Very nice, getting these full scale pixel based rendering functions working fast seems like a pain in the tailhole :)
DualCore Intel Core 2 processor @ 2.3 ghz, Geforce 8600 GT (latest forceware drivers), 2 gigs of ram, WIN XP home edition sp2, FireFox 2.

"You'll no doubt be horrified to discover that PlayBasic is a Programming Language." -Kevin

kevin

#2
Well, the main drama is keeping things generic.  Generic and fast, really don't go together.  It doesn't matter how much fat I trim away from the edges, it's still generic.  A more viable approach would be to implement a pointer data type, so the user can write their own customer dot filler.  Although, this is really a situation where a concept like PB-Asm would shine  


Pointer example

PlayBASIC Code: [Select]
  Dim  Address as pointer
Dim FrameBufferAddress as pointer
FrameBufferAddress= GetSurfacePtr(0)
FrameBufferModulo=GetSurfaceModulo(0)
; assume as 32bit filler
For Ylp=1 to height
Address=FrameBufferAddress+(Ylp*FrameBUfferModulo)
For Xlp = 1 to width
*Address = Rgb(255,0,255)
inc Address,4
next
next




That would certainly be quicker in the long term, but the draw back is the user has to support all video formats manually.  

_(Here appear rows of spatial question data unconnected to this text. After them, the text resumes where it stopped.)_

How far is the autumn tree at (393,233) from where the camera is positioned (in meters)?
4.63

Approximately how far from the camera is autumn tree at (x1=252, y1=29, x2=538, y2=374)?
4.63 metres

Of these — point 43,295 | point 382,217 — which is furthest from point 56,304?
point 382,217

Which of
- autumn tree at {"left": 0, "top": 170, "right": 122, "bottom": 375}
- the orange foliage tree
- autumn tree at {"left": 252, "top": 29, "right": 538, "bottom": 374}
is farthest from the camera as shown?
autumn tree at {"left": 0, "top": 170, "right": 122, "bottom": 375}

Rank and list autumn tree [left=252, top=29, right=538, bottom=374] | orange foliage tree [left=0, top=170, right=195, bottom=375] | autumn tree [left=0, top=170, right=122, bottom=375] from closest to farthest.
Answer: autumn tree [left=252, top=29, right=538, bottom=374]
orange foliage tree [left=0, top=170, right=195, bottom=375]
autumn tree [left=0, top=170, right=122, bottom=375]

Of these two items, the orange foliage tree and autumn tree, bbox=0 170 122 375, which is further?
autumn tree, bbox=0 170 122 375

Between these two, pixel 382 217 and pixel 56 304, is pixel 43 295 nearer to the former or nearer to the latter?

Conceptually, if we go ahead with PB-Asm,  this would probably be the fastest way to generate time critical code, without it being totally platform dependant.



Dim  Address as pointer
Dim  FrameBufferAddress as pointer
FrameBufferAddress= GetSurfacePtr(0)    
FrameBufferModulo=GetSurfaceModulo(0)
; assume as 32bit filler
 For Ylp=1 to height
   Address=FrameBufferAddress+(Ylp*FrameBUfferModulo)    
   FillColour =Rgb(255,0,255)
  Asm
   ; Seed registers  (R0 through R3   32bit)
       Mov.l R0, Width  
       Mov.l R1, FillColour
       Mov.l R2, Address
   ; Fill loop
Loop:
       Mov.l (R2),  R1  
       Add.l  R2,4
       DecBne R0,Loop
    EndAsm
next


 The main appeal of implementing something like  PB-Asm, would be it's a way to by pass the variables/pointers and manipulate memory directly.     The Asm segments could be jitted to the host platforms native machine code.  Given the simplicity of the potential instruction set, Most, if not all operations would translate 1 to 1.    In cycle terms that's about 4/5 cycles per pixel for that fill loop.  Compared to the 100's of cycles it takes now per pixel.    

 but anyway, I digress..

kevin

Fast Dot Revisited

  I've been quietly optimizing some of the old VM baggage away from PB1.17.  This is often necessary as over time things get bloated which can often be stream lined.   While I do have a pre-set standard benchmarks/results  I use when testing for speed, these are mainly math and loop orientated.  So I figured I'd use the raw DOT screen filler as gfx one.

Results,


 In the screen shot above the  PB1.13 is filling a screen full of  (800*600*32bit) pixels in 150ms.  
 PB1.17 now performs  this task in 132ms


 Test Machine Duron 800mhz, GF2 Video  WinXp pro

 In Frame rate terms that's above another full frame per second faster (as there's 20 milliseconds per frame).  Which doesn't sound impressive, but effectively that mean the brute looping crunching power of PB in this case is about %12 better in this situation.  

 If you calculate the fill rate per pixel, you can get an idea of just how many pixels my test machine can fill at  reasonable rate.  ( Fill rate =  (Fill WidthW *  Fill Height) / Milliseconds )    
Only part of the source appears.